- _About this exercise_:
Leave out all pictures. Return exactly the lines from the top of the material through the line containing "[researcher-annotated camera trap]".

- _Record excerpts_:
# # # #

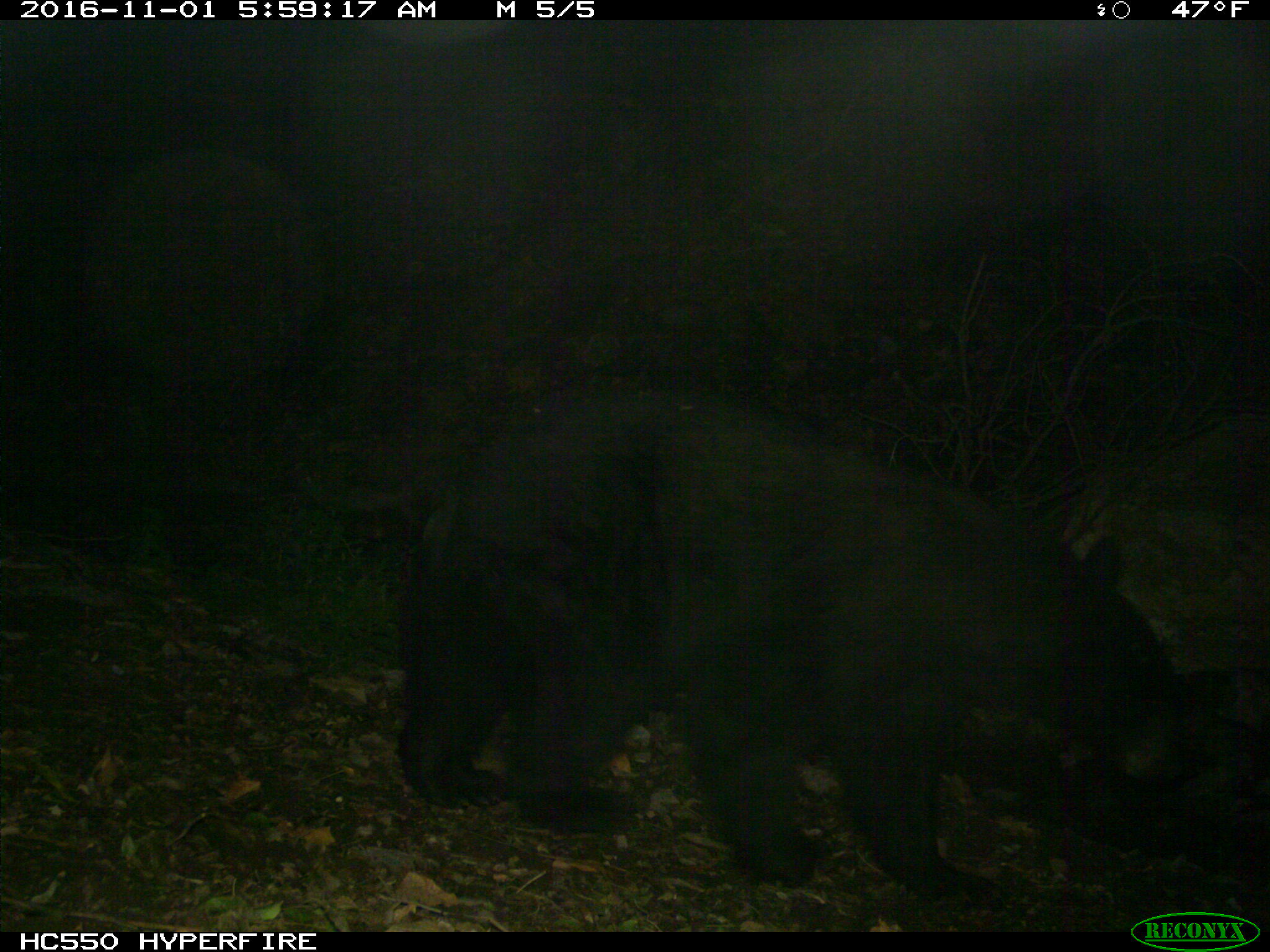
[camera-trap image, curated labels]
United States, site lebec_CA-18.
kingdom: Animalia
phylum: Chordata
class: Mammalia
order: Carnivora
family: Ursidae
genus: Ursus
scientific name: Ursus americanus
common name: american black bear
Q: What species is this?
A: Ursus americanus (american black bear).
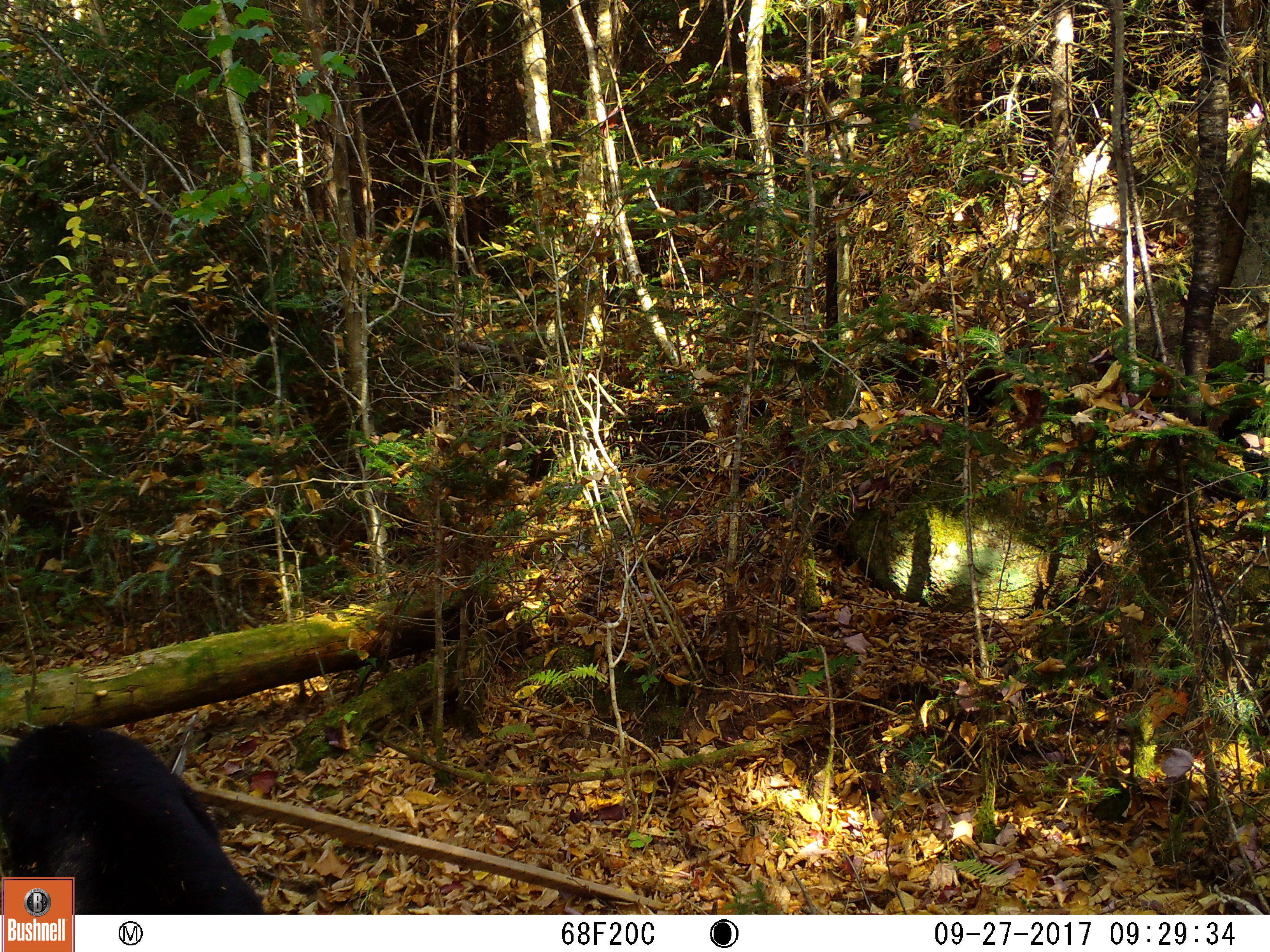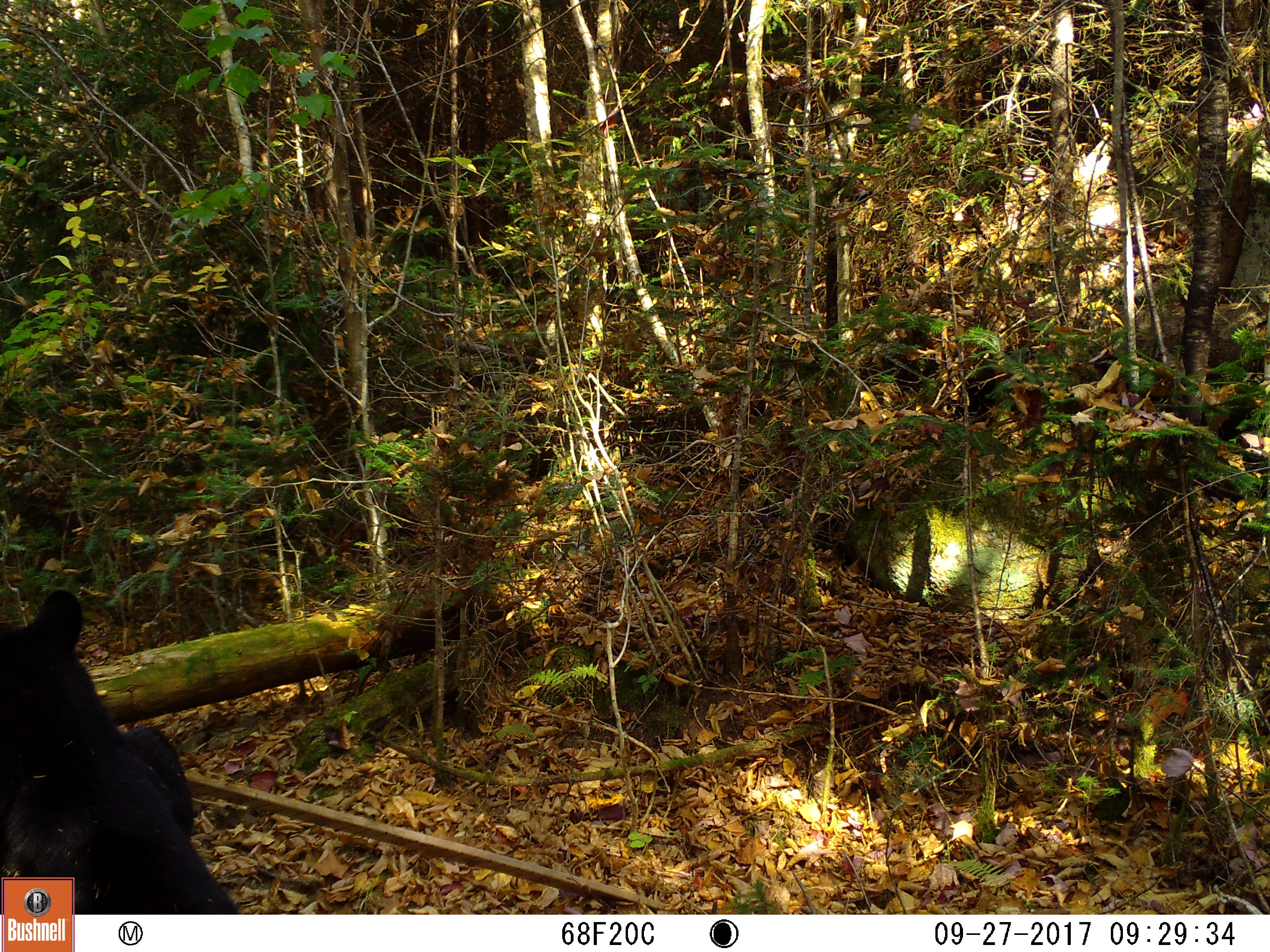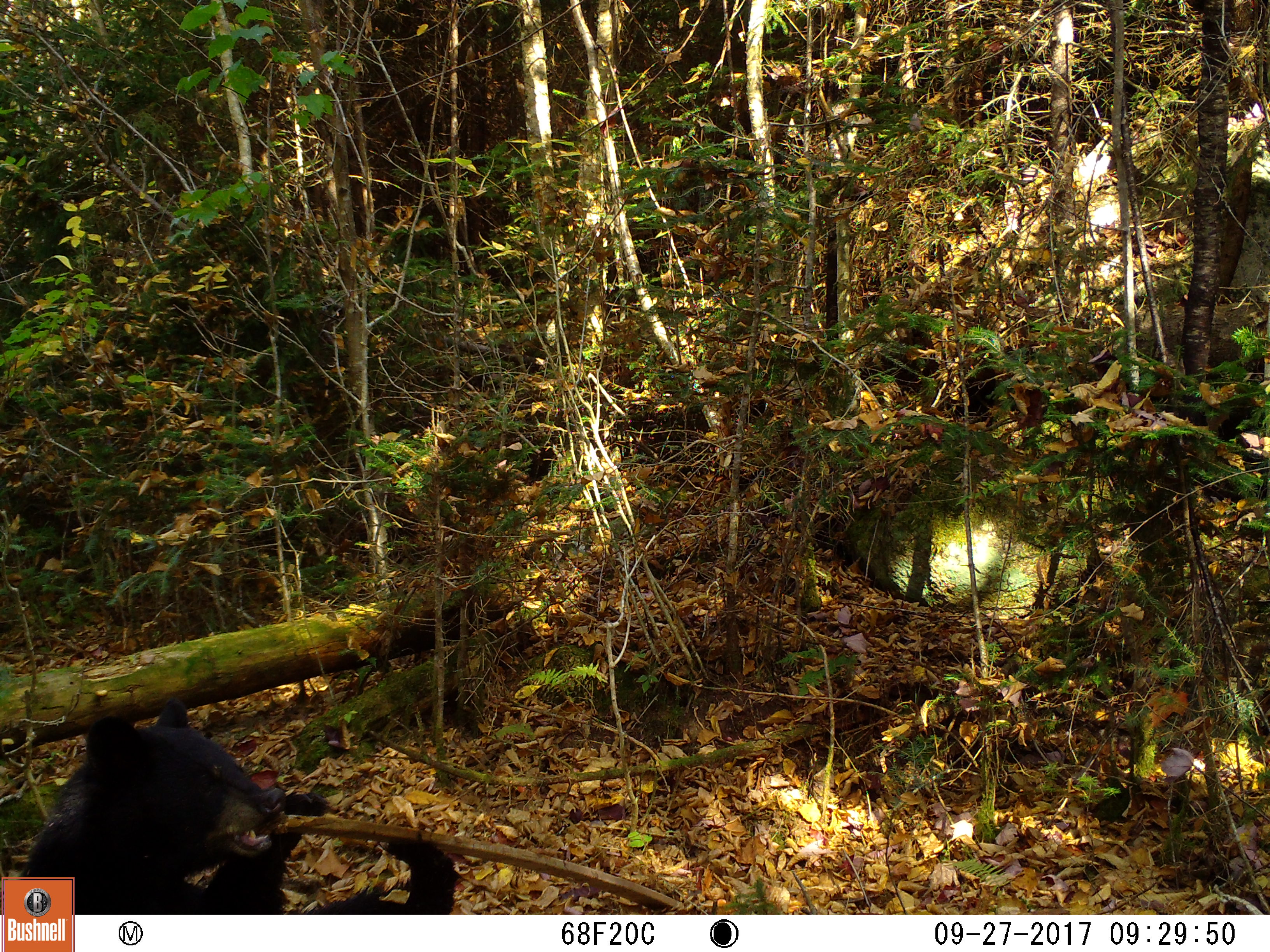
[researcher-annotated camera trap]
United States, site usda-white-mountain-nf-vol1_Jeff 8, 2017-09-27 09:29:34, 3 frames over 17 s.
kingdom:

# # # #

- _Reply_:
[camera-trap image, curated labels]
United States, site lebec_CA-18.
kingdom: Animalia
phylum: Chordata
class: Mammalia
order: Carnivora
family: Ursidae
genus: Ursus
scientific name: Ursus americanus
common name: american black bear
Q: What species is this?
A: Ursus americanus (american black bear).
[researcher-annotated camera trap]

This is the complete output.